Given data:
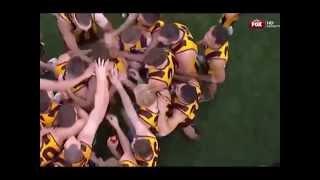 Never Been Better: 2014 AFL Grand Final - Hawthorn Vs Sydney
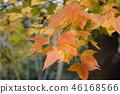 ต้นเมเปิล,สวน,สวนสาธารณะ 46168566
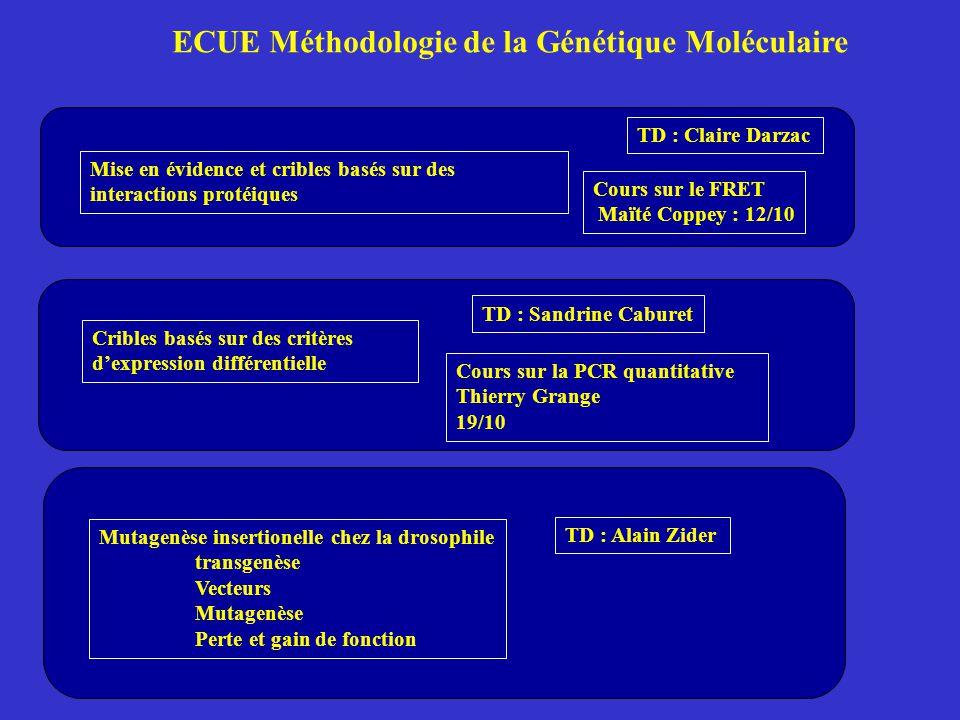 ECUE Méthodologie de la Génétique Moléculaire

Your task: Restate every line of the listing exactly. Pictures are not part of the copy.

Completed exercise:
 Never Been Better: 2014 AFL Grand Final - Hawthorn Vs Sydney
 ต้นเมเปิล,สวน,สวนสาธารณะ 46168566
 ECUE Méthodologie de la Génétique Moléculaire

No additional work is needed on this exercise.